Senator Krull of South Dakota (Irving Pichel) is planning a trip to New York City to preach against New York City. His daughter Emma (Miriam Hopkins) pleads with dad to take her with him. She is devoted to him and does want to take care of him, but those lights of the big city also beckon.
When she gets there she goes out on the town with a friend and winds up meeting the wealthy Joseph Gresham Jr. (Phillips Holmes). They end up seeing lots of each other and it looks like it is getting serious. But Joe has a secret. He married a party girl one night (Wynne Gibson as Phyllis) and she wants one hundred thousand dollars in order to give him a divorce. They only had the one night together - he hasn't lived with her since the wedding night. And he is right when he says that he could have the marriage annulled because of that. But that would also alert his dad who would kick him out for soiling the family name by getting into such a predicament in the first place.
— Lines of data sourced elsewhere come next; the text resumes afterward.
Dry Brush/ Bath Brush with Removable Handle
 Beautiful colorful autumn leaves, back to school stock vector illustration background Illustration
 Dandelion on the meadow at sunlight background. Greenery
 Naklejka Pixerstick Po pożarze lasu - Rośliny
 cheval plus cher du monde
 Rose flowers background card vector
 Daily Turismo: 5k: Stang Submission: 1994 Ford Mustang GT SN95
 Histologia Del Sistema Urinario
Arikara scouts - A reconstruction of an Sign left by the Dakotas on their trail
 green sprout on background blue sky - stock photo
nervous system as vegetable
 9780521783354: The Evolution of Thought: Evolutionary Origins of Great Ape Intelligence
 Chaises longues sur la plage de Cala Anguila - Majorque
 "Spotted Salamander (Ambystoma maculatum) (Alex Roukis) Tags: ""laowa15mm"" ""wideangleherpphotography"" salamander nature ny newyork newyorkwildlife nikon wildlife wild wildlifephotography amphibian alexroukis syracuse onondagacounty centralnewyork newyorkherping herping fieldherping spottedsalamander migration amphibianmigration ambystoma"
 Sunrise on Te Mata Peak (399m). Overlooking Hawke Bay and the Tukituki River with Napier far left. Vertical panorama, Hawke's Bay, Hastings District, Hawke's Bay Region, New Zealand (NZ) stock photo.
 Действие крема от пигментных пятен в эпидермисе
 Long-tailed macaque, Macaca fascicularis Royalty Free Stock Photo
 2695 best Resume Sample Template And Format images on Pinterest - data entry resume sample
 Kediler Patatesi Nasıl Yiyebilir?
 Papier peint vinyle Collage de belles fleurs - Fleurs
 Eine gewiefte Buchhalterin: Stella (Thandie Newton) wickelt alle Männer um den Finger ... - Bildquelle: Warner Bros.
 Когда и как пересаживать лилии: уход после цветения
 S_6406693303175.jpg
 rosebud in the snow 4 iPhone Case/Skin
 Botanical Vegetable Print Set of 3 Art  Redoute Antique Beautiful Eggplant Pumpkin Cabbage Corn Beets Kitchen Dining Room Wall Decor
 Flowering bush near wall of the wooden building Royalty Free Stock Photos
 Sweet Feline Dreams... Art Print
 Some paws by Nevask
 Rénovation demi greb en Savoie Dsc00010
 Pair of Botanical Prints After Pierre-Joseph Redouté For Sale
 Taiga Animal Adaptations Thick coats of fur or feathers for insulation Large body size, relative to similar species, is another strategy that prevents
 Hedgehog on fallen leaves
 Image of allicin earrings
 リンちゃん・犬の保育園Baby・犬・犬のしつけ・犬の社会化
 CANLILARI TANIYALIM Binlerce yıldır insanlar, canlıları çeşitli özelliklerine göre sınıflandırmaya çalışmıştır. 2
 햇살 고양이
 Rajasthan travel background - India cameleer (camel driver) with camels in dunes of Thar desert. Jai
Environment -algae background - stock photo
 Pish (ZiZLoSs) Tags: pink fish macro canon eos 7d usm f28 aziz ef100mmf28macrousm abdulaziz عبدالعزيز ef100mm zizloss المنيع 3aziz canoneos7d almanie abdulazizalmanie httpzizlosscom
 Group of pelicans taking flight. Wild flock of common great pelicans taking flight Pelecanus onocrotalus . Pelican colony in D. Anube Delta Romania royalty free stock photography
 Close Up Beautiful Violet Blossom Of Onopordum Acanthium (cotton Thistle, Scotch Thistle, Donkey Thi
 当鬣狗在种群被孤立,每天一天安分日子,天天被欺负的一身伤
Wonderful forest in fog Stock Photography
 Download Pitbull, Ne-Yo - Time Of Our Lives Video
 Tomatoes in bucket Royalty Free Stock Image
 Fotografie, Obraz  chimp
So when Phyllis falls to her death from her high rise apartment, Joe is suspect number one.
If I didn't know when this film was made I would have thought it was one of those made about the time that the production code came into being, because all of the moralizing Senator Krull does just seems over the top unless you are trying to impress a censor. It is extremely puzzling given that this is the reason the Krulls are here in the first place. Why does a South Dakota senator feel it necessary to lecture people in New York? Would a New York senator go to South Dakota to lecture the locals about agriculture subsidies?
Wynne Gibson is good as the party girl wife, and she was always good at brassy parts, but she was usually best when she was playing a person with a good heart and rough edges, and here she is a mercenary person.
I enjoyed this, but it is probably only mildly recommended unless you are a fan of the precode Paramounts as I am.